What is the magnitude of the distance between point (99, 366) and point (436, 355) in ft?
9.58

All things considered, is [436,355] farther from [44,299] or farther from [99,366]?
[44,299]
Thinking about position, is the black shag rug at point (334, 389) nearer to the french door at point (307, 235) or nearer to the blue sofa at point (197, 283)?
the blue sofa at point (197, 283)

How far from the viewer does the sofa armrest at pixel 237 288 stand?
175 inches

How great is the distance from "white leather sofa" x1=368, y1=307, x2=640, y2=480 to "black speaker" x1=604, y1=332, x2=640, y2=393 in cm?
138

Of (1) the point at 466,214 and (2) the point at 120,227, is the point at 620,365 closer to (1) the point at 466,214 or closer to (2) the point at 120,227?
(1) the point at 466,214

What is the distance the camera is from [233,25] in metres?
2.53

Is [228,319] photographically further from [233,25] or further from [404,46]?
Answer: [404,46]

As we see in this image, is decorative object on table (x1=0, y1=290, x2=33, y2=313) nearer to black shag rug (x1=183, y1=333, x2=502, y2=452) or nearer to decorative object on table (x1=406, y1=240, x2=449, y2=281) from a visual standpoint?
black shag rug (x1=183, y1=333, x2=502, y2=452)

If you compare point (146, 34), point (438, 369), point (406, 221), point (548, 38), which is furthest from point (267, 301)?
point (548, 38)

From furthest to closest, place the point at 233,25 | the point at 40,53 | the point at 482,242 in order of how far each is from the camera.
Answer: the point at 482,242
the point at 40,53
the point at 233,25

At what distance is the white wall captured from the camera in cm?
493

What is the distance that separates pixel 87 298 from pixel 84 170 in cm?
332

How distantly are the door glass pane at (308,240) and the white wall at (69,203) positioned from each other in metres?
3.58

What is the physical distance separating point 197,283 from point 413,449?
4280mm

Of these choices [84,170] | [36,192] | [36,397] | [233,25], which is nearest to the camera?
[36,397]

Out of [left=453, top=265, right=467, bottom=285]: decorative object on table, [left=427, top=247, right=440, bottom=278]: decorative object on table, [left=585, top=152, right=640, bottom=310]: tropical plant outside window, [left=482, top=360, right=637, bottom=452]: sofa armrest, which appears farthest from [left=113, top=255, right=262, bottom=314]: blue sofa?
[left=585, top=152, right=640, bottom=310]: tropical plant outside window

» **PROBLEM**
Can you copy everything from the line containing "What is the distance that" down through the final line of the listing above, word for word?

» **EXERCISE SOLUTION**
What is the distance that separates pixel 87 298 from pixel 84 170 in cm?
332

How distantly are the door glass pane at (308,240) and the white wall at (69,203) positioned from each other in metres?
3.58

What is the physical distance separating point 197,283 from point 413,449?
4280mm

Of these choices [84,170] | [36,192] | [36,397] | [233,25], which is nearest to the camera?
[36,397]

Out of [left=453, top=265, right=467, bottom=285]: decorative object on table, [left=427, top=247, right=440, bottom=278]: decorative object on table, [left=585, top=152, right=640, bottom=310]: tropical plant outside window, [left=482, top=360, right=637, bottom=452]: sofa armrest, which appears farthest from [left=113, top=255, right=262, bottom=314]: blue sofa?
[left=585, top=152, right=640, bottom=310]: tropical plant outside window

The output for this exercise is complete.